A Noirbourg, Les Forges ont fermé, faisant un grand nombre de licenciés.
Jugan se radicalise et tue le président des Forges. Ses actions deviennent de plus en plus sanglantes. Ses anciens partenaires le lâchent et se rangent, dont Clotilde, la CPE du collège où travaille le narrateur. Clotilde est surnommée la boîteuse parce qu'elle a une jambe atrophiée. Elle a aussi le coeur et la tête qui boîtent, elle qui n'a pas d'enfant de
Jugan, qui se repent de l'avoir lâché. Elle a sympathisé avec le narrateur parce qu'il est fait pour le métier d'ensseignant. C'est ainsi qu'elle le recrute pour le centre social. Il aidera les gamins dans leur scolarité. Il y rencontrera Assia, une brillante élève, qui aide aussi les enfants. Elle est la soeur de Rachid que le narrateur a comme élève.
Noirbourg donne sur la lande de Lessay, où vivent les Gitans qui boivent un alcool qui fait voir des scènes passées et même présentes de la vie, où vit une sorcière marginale qui jette des sorts. Cette lande est la même que celle de Barbey d'Aurevilly l'auteur qui donne son nom au collège.
C'est une suite de rêves que le narrateur conduit des années après le drame. A Paros, l'île blanche et bleue, il veut vivre jusqu'au bout par le rêve les événements tragiques et monstrueux auxquels il a été mêlé, et être débarrassé enfin de cette noirceur.

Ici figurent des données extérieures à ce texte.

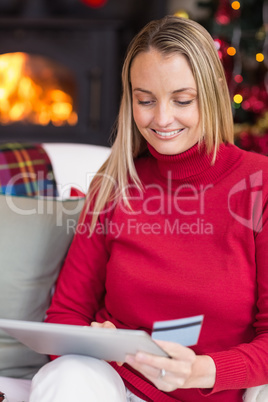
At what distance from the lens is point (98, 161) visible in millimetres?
1611

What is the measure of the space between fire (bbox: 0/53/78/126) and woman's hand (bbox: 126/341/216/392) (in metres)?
2.60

le livre est peu convaincant. Les personnages n'ont rien d'attachant, il leur manque de l'épaisseur, Assia, un pantin, Clotilde une suiveuse aveuglée, l'écriture n'a rien de remarquable, et l'angle choisi pour narrer l'histoire n'est pas le bon. Que peut savoir le narrateur de l'intimité d'Assia, même si le père de celle-ci a donné quelques informations ?

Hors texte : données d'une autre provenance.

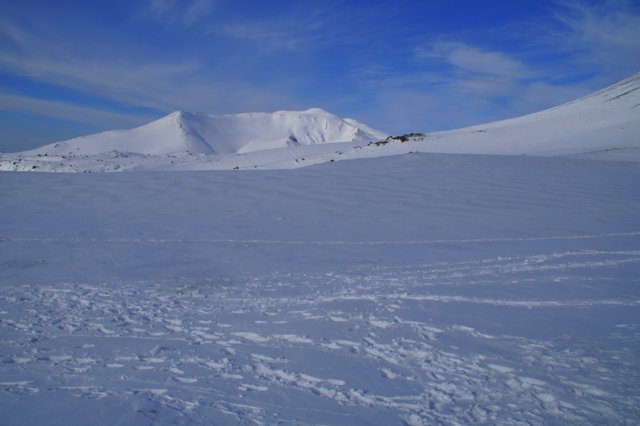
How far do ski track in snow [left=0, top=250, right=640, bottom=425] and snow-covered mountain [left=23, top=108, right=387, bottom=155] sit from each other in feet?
199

Jugan fascine. Comment ? Par son visage atrocement abîmé, et des gendarmes seraient en partie responsables de ce ravage? Parce qu'il tue sans scrupules, parce qu'il fait d'une jeune fille, qu'il se plaît à humilier sans cesse, son esclave sexuelle à seule fin de rajeunir sexuellement ? Parce que ce qui lui importe, c'est de ne pas retourner en prison ? La fin laisse flotter comme une vapeur de superstition et de fantastique, soit que le narrateur en ait vraiment fini avec cette tragédie, soit qu'il rende un ultime hommage à l'innocente victime. La fin comme le reste du roman est bancale.
Bien sûr, ce roman veut être la version moderne de L'Ensorcelée de Barbey d'Aurevilly. Ce n'est pas un coup de maître. Où la tension dramatique, où l'atmosphère qui angoisse, où le pouvoir de la « sauvage et fameuse » lande ? Certes
Jugan est lui aussi fidèle à des idéaux d'un autre temps tout comme l'abbé de la Croix-
Jugan, mais où sont les ombres, où la prose onirique ?

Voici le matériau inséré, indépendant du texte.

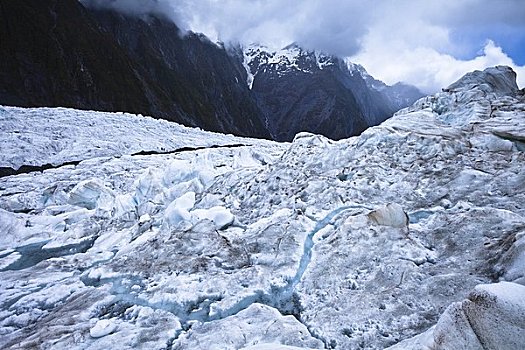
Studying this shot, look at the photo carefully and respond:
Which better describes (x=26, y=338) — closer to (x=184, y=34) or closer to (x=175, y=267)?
(x=175, y=267)

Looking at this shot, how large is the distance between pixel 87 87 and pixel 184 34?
6669cm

S'il faut ne lire qu'un livre, pardon
Jérôme Leroy, lisez L'Ensorcelée.
Jérôme Leroy est né à Rouen en 1964. Il fut par choix pendant vingt ans professeur en zone d'éducation prioritaire à Roubaix. Il est le compagnon de route d'un communisme sans dogme, un anar des chemins buissonniers. Il écrit de tout, poésie, livres pour la jeunesse, romans noirs, romans.